This article was originally posted here on Entrepreneur.com.
(Infographic) The 20 Most Common Reasons Start-ups Fail And How To Avoid Them
These do’s and don’ts can make or break your start-up.
So, you have a great new idea or invention, and you are ready to open your start-up business. But, you’ve been scared by the well-publicised statistic about start-up failure – more than 50 percent of small businesses fail in the first four years.
Opening and operating a successful start-up requires some luck hard-work and thoughtful planning – as well as the ability to adapt that plan. Having been involved as a consultant to numerous start-ups over the past decade, I have seen some fail, some achieve a modicum of success, and some make it big.
Here are a few do’s and don’ts that will help guide your start-up to the promised land:
- Don’t think that a great idea or a great product is enough. The start-up graveyard is littered with amazing ideas and products that have failed.
- Do have a business plan that includes every aspect of how you will run your operation and how it will be successful. It should include all anticipated costs, marketing, manufacturing, the technology required and staffing. A business plan should also include how you will market and sell your product.
- Don’t think your idea or product is original and because you and your friends think it’s amazing, means that it is and there’s a market for it.
- Do lots of research before you spend your money. As a consultant, I have on three separate occasions been asked to help with a business plan for a start-up, where I discovered almost exactly what they are doing has been tried before and failed. In two of those instances, the previous failures indicated that the idea wasn’t good. In the third instance, we were able to learn from the previous mistakes and actually make a successful run at it. The number one reason start-ups fail is that there is no market for their offering.
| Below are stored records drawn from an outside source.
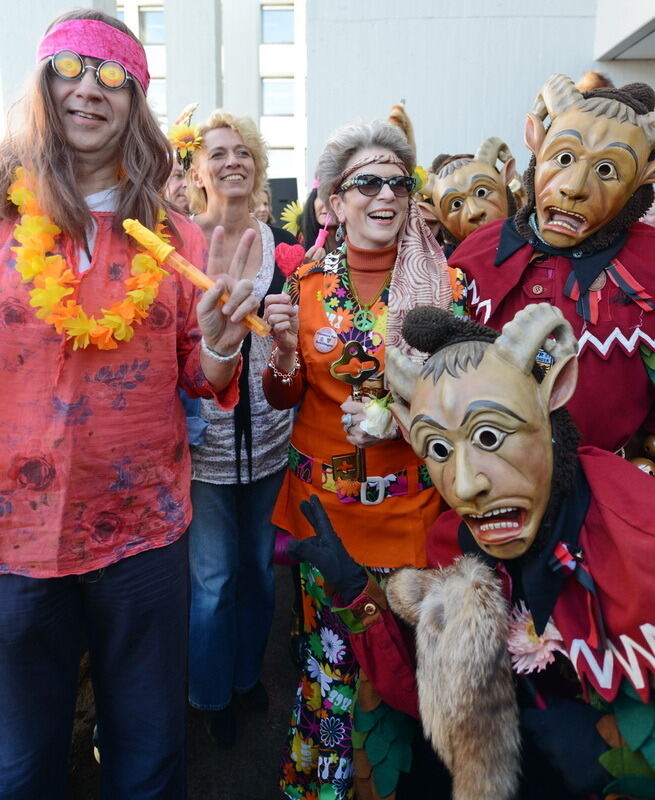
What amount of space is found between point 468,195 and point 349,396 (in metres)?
1.64

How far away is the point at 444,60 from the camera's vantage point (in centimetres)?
570

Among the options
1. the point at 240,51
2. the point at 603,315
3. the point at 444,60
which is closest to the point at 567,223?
the point at 603,315

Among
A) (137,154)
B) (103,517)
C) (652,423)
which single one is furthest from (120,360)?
(652,423)

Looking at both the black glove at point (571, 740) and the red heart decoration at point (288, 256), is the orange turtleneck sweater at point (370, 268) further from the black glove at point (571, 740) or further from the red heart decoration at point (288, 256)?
the black glove at point (571, 740)

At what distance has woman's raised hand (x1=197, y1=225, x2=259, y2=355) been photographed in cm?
127

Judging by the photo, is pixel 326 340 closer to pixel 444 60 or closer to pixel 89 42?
pixel 89 42

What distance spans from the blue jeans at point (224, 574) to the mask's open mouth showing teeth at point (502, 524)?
48.9 inches

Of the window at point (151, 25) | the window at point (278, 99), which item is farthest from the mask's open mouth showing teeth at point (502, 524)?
the window at point (151, 25)

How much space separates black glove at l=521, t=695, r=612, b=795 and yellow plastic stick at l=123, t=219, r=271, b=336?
0.89 metres

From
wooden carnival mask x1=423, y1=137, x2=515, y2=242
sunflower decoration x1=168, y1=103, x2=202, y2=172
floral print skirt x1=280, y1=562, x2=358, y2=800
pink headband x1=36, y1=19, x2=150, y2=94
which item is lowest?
floral print skirt x1=280, y1=562, x2=358, y2=800

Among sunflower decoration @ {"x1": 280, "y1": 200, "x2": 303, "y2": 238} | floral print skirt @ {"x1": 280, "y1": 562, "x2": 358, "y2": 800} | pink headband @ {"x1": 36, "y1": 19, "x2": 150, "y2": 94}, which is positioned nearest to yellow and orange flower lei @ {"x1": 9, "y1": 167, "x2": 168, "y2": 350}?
pink headband @ {"x1": 36, "y1": 19, "x2": 150, "y2": 94}

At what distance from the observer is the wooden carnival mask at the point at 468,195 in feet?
Result: 9.77

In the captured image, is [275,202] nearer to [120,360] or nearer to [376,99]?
[376,99]

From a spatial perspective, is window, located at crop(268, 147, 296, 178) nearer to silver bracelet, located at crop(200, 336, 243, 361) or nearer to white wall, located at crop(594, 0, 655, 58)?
white wall, located at crop(594, 0, 655, 58)
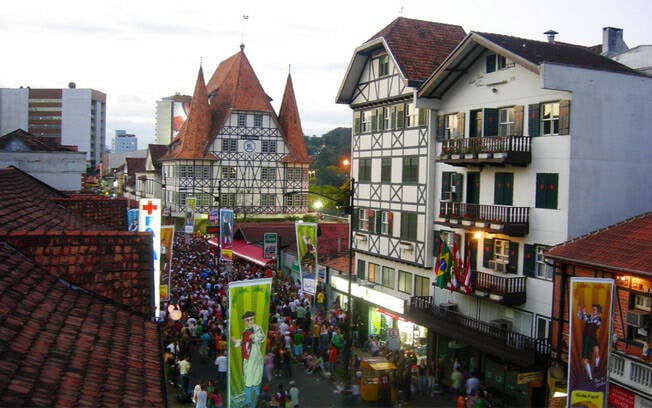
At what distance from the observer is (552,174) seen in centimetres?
2192

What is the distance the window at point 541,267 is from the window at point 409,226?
738 cm

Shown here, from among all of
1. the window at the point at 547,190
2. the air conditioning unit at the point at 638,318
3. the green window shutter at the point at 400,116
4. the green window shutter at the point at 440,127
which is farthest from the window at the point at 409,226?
the air conditioning unit at the point at 638,318

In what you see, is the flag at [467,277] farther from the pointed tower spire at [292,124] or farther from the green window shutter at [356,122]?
the pointed tower spire at [292,124]

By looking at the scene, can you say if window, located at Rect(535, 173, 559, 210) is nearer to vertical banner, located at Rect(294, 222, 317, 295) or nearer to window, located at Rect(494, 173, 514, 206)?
window, located at Rect(494, 173, 514, 206)

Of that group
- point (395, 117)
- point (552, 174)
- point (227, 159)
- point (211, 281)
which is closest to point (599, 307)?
point (552, 174)

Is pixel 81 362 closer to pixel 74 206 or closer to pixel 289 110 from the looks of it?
pixel 74 206

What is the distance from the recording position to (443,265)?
25.7 meters

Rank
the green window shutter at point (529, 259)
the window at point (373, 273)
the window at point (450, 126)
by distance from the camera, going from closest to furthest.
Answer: the green window shutter at point (529, 259)
the window at point (450, 126)
the window at point (373, 273)

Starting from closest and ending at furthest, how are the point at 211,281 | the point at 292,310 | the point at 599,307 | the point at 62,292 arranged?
the point at 62,292 < the point at 599,307 < the point at 292,310 < the point at 211,281

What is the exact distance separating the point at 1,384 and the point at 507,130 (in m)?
21.4

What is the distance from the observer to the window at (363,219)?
1292 inches

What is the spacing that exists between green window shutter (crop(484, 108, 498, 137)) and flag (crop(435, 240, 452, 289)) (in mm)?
4672

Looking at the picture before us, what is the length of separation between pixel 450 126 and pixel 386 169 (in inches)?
181

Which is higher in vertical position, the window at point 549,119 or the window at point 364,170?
the window at point 549,119
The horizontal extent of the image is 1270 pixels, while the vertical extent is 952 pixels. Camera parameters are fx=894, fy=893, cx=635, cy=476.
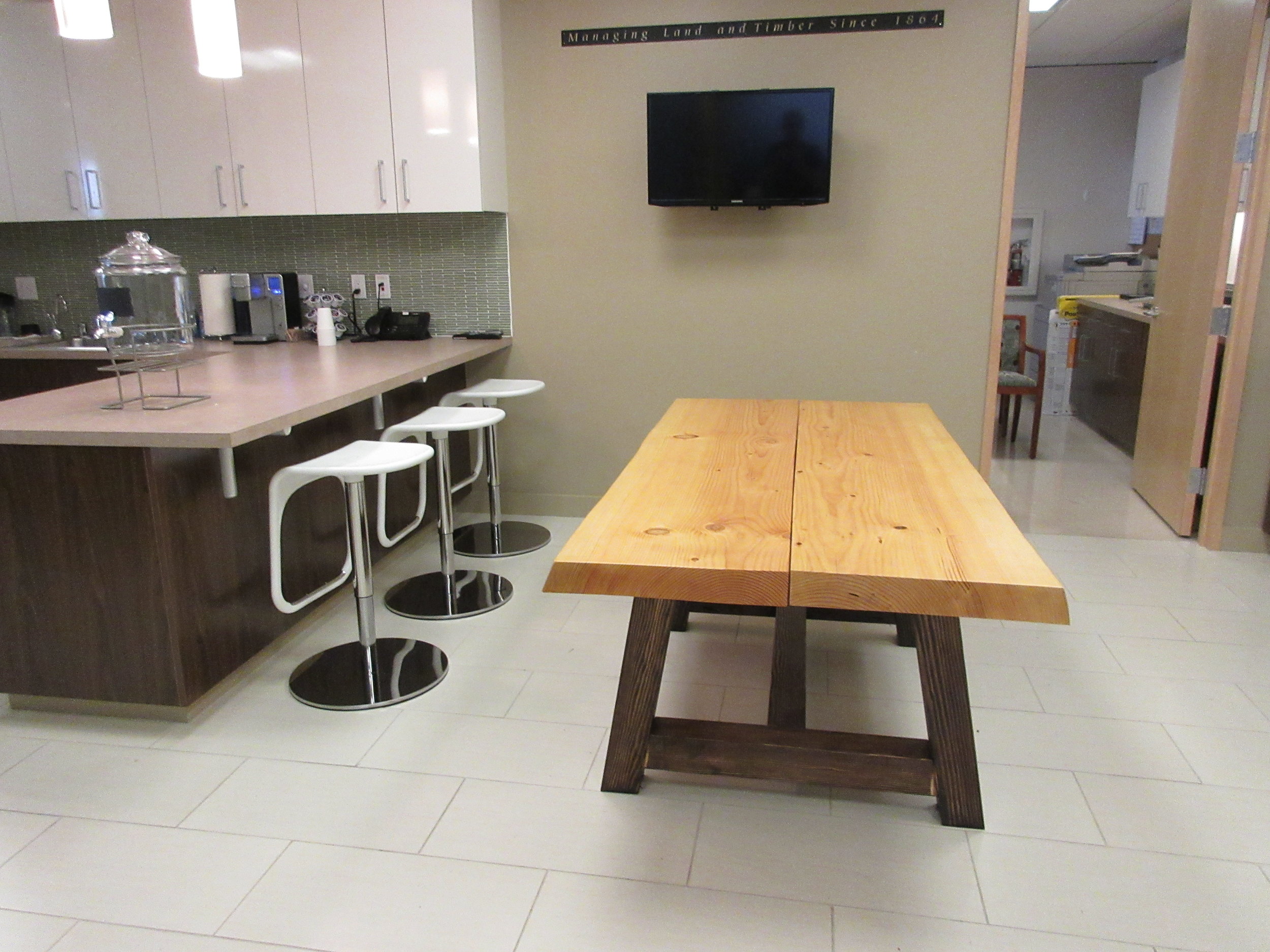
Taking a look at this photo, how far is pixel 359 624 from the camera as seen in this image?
2754 millimetres

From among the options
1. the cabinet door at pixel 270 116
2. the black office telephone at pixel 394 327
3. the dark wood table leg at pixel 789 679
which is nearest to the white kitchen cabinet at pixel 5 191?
the cabinet door at pixel 270 116

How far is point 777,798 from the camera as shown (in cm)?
212

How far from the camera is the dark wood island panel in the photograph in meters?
2.32

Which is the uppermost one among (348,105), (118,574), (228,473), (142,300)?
(348,105)

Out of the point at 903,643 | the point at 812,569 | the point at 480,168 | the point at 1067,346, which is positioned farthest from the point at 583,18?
the point at 1067,346

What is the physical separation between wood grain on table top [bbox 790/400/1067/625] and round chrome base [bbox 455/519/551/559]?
180cm

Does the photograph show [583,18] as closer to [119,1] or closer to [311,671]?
[119,1]

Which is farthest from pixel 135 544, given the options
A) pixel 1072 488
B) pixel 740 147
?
pixel 1072 488

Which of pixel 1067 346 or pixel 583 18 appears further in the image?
pixel 1067 346

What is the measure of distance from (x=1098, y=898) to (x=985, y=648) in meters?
1.20

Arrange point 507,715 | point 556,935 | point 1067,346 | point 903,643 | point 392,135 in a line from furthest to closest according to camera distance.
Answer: point 1067,346
point 392,135
point 903,643
point 507,715
point 556,935

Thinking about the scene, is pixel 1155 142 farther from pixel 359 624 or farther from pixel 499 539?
pixel 359 624

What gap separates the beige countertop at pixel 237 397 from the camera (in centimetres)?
219

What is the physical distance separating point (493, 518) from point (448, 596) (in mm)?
745
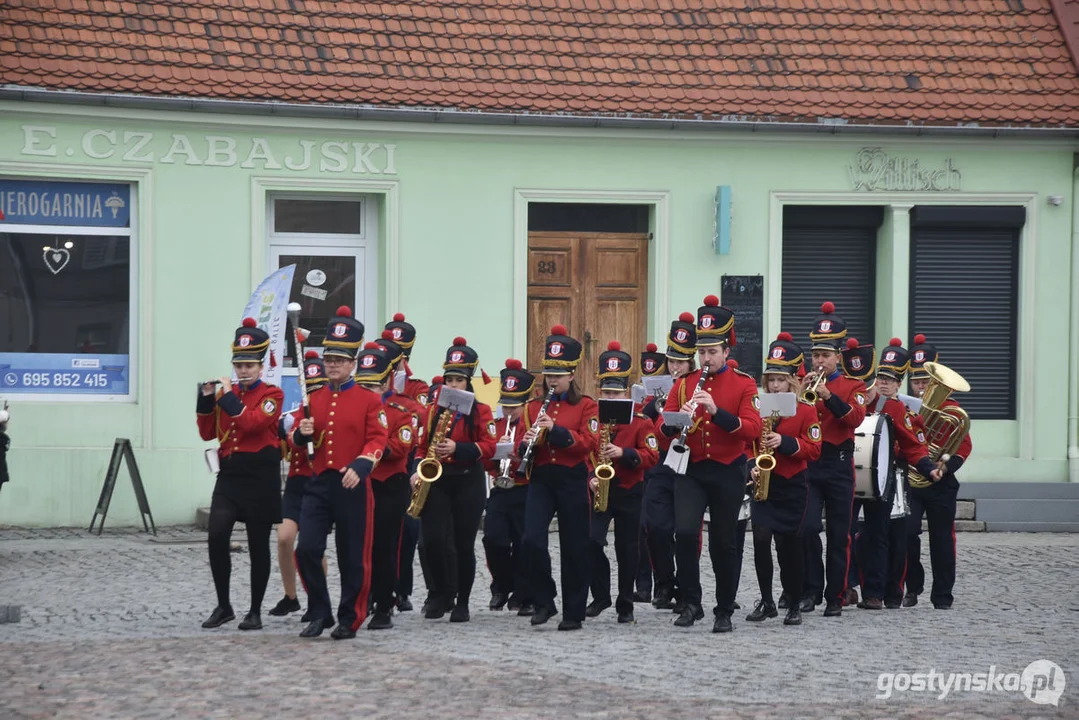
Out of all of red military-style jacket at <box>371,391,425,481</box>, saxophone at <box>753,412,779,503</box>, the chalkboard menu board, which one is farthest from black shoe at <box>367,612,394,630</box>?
the chalkboard menu board

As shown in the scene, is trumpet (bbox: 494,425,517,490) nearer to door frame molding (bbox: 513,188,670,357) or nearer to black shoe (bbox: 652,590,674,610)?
black shoe (bbox: 652,590,674,610)

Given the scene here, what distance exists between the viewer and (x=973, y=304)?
19859mm

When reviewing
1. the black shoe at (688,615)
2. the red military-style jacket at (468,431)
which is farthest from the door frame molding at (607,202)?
the black shoe at (688,615)

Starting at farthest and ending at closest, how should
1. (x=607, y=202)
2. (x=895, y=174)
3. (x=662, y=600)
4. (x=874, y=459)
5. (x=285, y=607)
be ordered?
1. (x=895, y=174)
2. (x=607, y=202)
3. (x=662, y=600)
4. (x=874, y=459)
5. (x=285, y=607)

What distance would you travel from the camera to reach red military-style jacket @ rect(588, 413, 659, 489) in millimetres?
12609

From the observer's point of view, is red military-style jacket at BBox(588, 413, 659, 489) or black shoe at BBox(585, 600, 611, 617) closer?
black shoe at BBox(585, 600, 611, 617)

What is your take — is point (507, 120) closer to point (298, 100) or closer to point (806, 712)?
point (298, 100)

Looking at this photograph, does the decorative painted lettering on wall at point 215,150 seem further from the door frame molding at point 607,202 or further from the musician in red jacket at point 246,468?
the musician in red jacket at point 246,468

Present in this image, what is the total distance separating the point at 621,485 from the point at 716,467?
4.43 feet

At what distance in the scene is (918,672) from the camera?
9.64 m

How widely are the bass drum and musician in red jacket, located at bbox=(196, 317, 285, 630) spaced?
4308 mm

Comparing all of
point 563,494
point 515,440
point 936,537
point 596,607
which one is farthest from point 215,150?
point 936,537

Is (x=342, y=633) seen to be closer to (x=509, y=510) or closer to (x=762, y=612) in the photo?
→ (x=509, y=510)

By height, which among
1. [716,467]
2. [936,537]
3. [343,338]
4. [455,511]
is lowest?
[936,537]
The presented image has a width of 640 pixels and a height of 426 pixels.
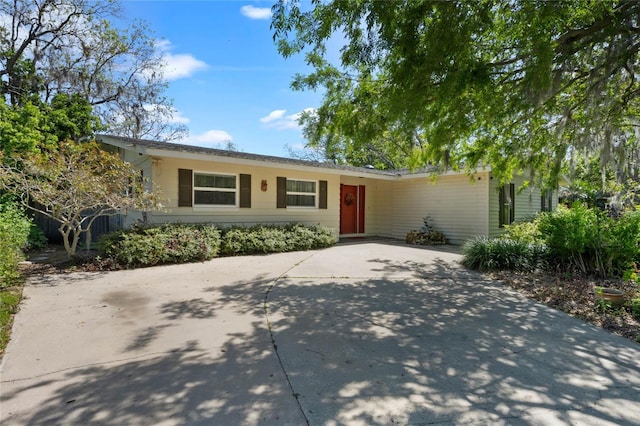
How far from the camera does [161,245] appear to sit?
7.74 meters

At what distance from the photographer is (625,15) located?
438 centimetres

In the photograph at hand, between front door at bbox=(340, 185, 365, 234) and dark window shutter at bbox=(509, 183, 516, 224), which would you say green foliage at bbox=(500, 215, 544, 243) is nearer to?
dark window shutter at bbox=(509, 183, 516, 224)

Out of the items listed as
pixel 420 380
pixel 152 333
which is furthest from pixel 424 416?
pixel 152 333

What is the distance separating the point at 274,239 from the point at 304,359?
686 cm

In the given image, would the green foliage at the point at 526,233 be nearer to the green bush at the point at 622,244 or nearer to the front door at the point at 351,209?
the green bush at the point at 622,244

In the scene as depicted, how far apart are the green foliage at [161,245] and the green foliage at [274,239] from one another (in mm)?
467

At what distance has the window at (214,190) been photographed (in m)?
9.78

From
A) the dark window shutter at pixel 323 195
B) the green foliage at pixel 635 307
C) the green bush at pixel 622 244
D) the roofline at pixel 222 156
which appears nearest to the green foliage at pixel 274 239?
the dark window shutter at pixel 323 195

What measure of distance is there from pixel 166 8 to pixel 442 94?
301 inches

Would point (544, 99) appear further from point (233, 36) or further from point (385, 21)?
point (233, 36)

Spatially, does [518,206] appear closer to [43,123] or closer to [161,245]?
[161,245]

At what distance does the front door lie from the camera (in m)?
14.2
- Don’t assume you will get financing other than the money you start with from yourself, family and friends. Only a very small percentage of start-ups get Venture Capital (VC) funding and in fact, the funding bubble has burst. And that means early-stage start-ups are getting little or no love from outside equity firms.
- Do assume the initial funding you have will be all you get, so the goal is to have the lowest burn rate possible. Therefore, your initial business plan should have a route to profitability and sustainability before the money runs out. The number two reason start-ups fail is that they run out of money.
- Don’t think that your expert knowledge of your business, a well-developed business plan and proficiency in PowerPoint are enough to craft an investor deck that will get a private equity firm’s attention.
- Do hire an expert consultant who has done this before. VCs can smell an embellished or amateurish deck 100 miles away. You typically only get one look by a potential investor, so make sure your investor deck is the absolute best it can be.
- Don’t assume that technology will be easy or come as scheduled. In almost every start-up I have been involved with, where the need for technology advancement was crucial to success, there were unanticipated issues and delays.
- Do assume that there will be delays in technological deliveries and therefore you need to leave a buffer for that in your business plan. Do have a competent development team and if they are not performing, replace them as soon as possible.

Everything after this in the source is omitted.